Reproduce verbatim the lines of the records starting at the line containing "What separation distance" and ending at the line containing "the olive green pouch at point (194, 195), the", both included.

** begin Data to use **

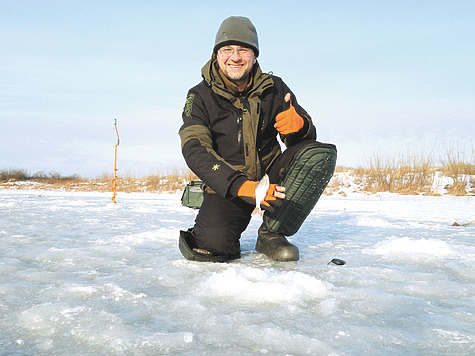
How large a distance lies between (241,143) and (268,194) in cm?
78

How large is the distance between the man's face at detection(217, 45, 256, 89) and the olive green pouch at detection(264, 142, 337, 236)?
29.1 inches

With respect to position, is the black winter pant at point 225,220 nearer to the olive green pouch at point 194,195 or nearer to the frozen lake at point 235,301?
the frozen lake at point 235,301

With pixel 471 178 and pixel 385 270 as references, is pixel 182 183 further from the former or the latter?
pixel 385 270

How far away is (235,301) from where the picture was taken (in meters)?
1.62

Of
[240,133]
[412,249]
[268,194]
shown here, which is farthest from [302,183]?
[412,249]

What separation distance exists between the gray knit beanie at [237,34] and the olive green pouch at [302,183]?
2.94 feet

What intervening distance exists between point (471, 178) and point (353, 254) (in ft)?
32.2

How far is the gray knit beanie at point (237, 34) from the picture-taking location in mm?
2650

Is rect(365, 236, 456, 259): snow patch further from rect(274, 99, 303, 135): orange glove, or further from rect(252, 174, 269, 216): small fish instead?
rect(252, 174, 269, 216): small fish

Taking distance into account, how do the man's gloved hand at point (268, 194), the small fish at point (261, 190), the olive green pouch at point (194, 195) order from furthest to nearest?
the olive green pouch at point (194, 195), the man's gloved hand at point (268, 194), the small fish at point (261, 190)

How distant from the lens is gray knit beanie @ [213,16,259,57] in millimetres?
2650

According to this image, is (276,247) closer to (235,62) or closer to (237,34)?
(235,62)

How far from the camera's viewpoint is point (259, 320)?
4.58ft

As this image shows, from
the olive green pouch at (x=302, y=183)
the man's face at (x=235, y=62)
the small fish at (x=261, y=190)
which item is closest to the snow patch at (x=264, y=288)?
the small fish at (x=261, y=190)
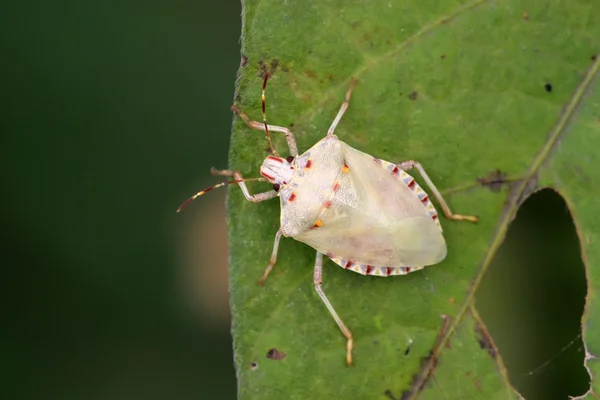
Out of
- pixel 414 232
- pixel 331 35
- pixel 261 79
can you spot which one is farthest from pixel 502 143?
pixel 261 79

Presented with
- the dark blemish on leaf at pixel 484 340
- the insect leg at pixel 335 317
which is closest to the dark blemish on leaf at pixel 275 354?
the insect leg at pixel 335 317

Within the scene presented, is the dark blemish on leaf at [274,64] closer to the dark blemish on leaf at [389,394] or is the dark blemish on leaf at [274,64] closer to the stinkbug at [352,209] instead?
the stinkbug at [352,209]

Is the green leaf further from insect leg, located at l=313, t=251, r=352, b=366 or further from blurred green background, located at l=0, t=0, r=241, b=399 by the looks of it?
blurred green background, located at l=0, t=0, r=241, b=399

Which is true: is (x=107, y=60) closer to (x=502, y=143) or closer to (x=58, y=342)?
(x=58, y=342)

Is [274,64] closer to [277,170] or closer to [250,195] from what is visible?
[277,170]

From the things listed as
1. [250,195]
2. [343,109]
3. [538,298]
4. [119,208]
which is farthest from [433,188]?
[119,208]
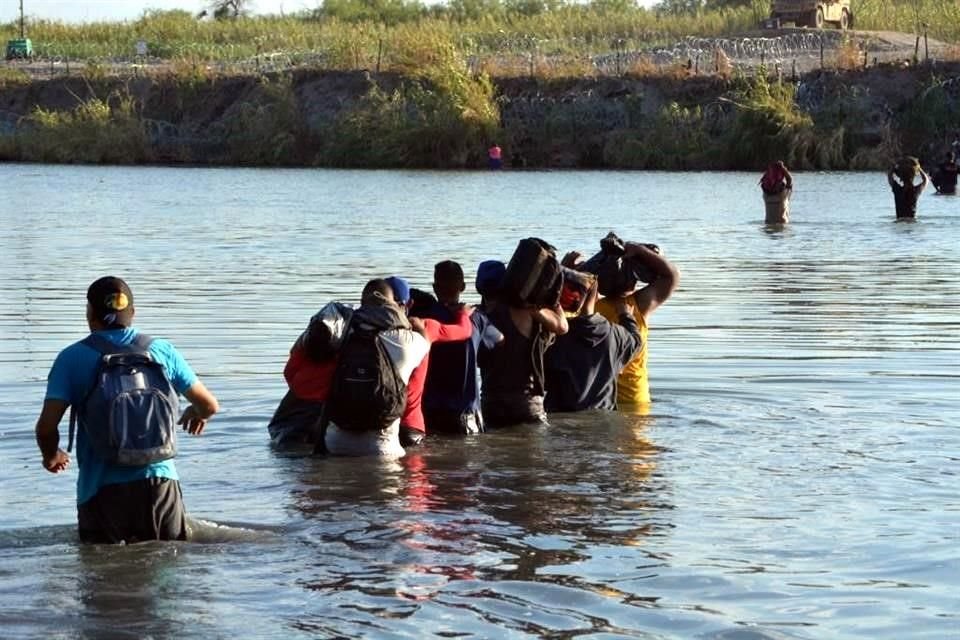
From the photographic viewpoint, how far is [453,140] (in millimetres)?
66500

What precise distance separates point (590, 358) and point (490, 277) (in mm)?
939

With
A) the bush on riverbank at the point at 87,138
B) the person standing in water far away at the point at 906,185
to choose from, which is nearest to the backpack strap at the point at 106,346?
the person standing in water far away at the point at 906,185

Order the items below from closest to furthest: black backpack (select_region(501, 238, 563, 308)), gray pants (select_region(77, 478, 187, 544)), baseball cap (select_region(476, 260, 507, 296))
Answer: gray pants (select_region(77, 478, 187, 544)) → black backpack (select_region(501, 238, 563, 308)) → baseball cap (select_region(476, 260, 507, 296))

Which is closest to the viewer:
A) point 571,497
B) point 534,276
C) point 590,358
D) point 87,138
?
point 571,497

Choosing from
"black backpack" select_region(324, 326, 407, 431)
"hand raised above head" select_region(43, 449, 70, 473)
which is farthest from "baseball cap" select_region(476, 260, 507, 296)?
"hand raised above head" select_region(43, 449, 70, 473)

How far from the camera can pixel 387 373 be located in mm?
10789

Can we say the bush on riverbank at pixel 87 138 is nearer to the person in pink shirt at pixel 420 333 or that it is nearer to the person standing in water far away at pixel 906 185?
the person standing in water far away at pixel 906 185

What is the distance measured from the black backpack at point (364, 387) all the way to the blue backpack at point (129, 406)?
8.14 feet

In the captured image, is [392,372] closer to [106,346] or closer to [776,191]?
[106,346]

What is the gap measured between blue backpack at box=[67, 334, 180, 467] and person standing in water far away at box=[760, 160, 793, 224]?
25644mm

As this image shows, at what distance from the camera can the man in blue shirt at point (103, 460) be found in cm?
823

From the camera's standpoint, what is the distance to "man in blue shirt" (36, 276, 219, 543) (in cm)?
823

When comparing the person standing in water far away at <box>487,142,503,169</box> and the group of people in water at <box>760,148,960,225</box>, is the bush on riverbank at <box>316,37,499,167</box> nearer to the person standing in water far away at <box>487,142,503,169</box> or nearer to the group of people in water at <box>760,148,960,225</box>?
the person standing in water far away at <box>487,142,503,169</box>

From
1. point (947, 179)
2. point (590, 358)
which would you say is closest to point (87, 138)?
point (947, 179)
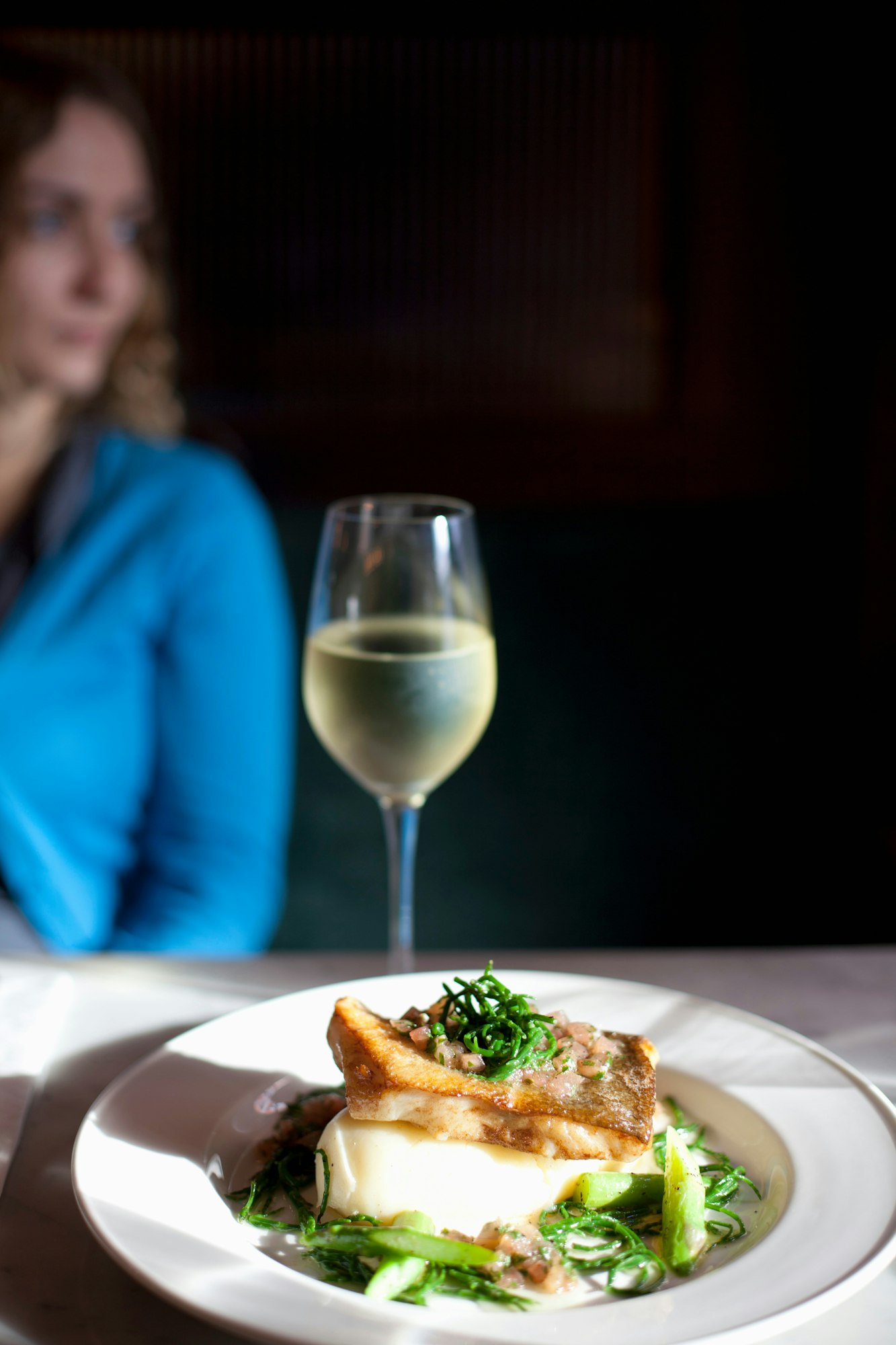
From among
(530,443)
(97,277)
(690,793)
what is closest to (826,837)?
(690,793)

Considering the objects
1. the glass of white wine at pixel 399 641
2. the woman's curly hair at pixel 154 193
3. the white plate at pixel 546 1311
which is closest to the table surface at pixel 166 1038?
the white plate at pixel 546 1311

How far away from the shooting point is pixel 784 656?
2186 mm

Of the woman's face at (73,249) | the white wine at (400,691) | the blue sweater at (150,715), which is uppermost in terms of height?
the woman's face at (73,249)

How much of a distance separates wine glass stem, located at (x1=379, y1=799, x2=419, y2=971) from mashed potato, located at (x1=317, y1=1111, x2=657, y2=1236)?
0.34m

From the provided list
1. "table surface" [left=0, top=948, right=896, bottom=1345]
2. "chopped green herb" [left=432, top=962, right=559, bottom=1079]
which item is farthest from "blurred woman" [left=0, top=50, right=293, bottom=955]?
"chopped green herb" [left=432, top=962, right=559, bottom=1079]

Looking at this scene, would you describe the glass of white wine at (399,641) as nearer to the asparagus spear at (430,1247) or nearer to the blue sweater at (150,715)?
the asparagus spear at (430,1247)

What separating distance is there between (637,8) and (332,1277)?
2142 mm

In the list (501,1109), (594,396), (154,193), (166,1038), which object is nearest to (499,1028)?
(501,1109)

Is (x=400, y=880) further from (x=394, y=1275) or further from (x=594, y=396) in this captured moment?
(x=594, y=396)

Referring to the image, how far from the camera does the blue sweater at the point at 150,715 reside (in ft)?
6.43

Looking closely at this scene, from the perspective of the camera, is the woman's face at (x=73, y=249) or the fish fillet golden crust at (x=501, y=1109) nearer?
the fish fillet golden crust at (x=501, y=1109)

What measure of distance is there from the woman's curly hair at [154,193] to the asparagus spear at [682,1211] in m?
1.84

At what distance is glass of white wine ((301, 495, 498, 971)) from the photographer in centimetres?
97

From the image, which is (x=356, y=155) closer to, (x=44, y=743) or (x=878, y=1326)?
(x=44, y=743)
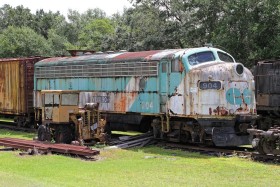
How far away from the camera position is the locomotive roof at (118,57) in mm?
16703

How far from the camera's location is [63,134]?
57.9 feet

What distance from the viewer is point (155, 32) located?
35.1m

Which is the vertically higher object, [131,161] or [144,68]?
[144,68]

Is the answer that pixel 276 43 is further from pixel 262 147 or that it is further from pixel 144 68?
pixel 262 147

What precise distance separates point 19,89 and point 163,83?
10.9m

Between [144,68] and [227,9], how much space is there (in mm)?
12586

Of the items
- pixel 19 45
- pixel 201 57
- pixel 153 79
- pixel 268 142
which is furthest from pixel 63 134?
pixel 19 45

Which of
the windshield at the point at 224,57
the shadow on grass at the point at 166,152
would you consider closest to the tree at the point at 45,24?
the windshield at the point at 224,57

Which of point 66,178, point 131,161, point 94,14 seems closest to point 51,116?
point 131,161

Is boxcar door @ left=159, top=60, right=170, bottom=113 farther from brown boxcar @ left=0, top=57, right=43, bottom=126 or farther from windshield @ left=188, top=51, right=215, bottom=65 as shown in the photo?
brown boxcar @ left=0, top=57, right=43, bottom=126

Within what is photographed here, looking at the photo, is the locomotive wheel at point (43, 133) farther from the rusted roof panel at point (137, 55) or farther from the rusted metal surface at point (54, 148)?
the rusted roof panel at point (137, 55)

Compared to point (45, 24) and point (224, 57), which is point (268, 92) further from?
point (45, 24)

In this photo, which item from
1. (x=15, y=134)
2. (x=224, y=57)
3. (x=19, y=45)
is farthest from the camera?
(x=19, y=45)

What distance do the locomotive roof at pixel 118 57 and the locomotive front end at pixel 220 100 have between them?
110 cm
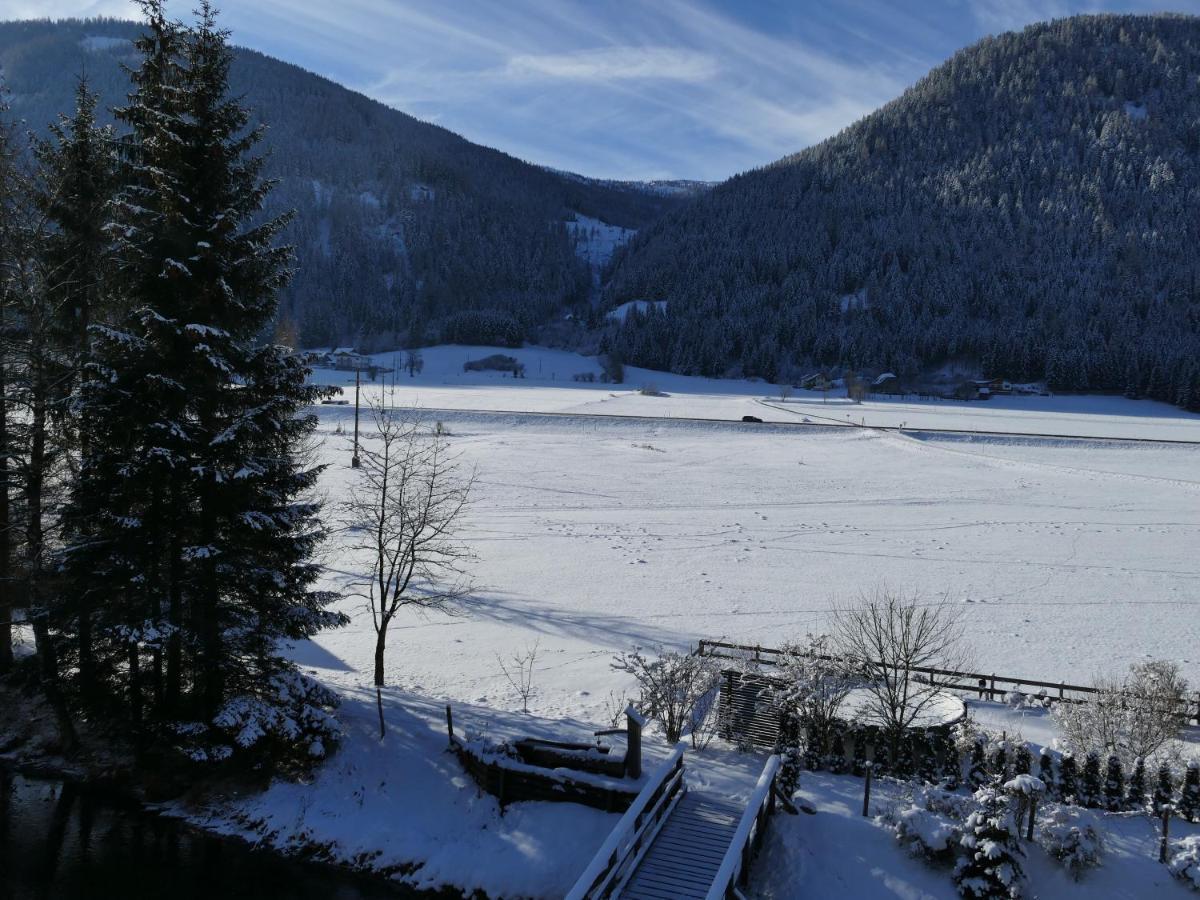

** end Data to use **

◆ **Answer to the problem**
What separation distance exists between the gray knit beanie at [237,34] and the olive green pouch at [302,183]?
2.94 feet

What intervening distance exists between point (471, 178) and point (353, 254) (in ft)?
32.2

How far is the gray knit beanie at point (237, 34) from the picture-taking location in mm?
2650

Is rect(365, 236, 456, 259): snow patch further from rect(274, 99, 303, 135): orange glove, or further from rect(252, 174, 269, 216): small fish instead?
rect(252, 174, 269, 216): small fish

Taking distance into account, how do the man's gloved hand at point (268, 194), the small fish at point (261, 190), the olive green pouch at point (194, 195) order from furthest to nearest?
the olive green pouch at point (194, 195), the man's gloved hand at point (268, 194), the small fish at point (261, 190)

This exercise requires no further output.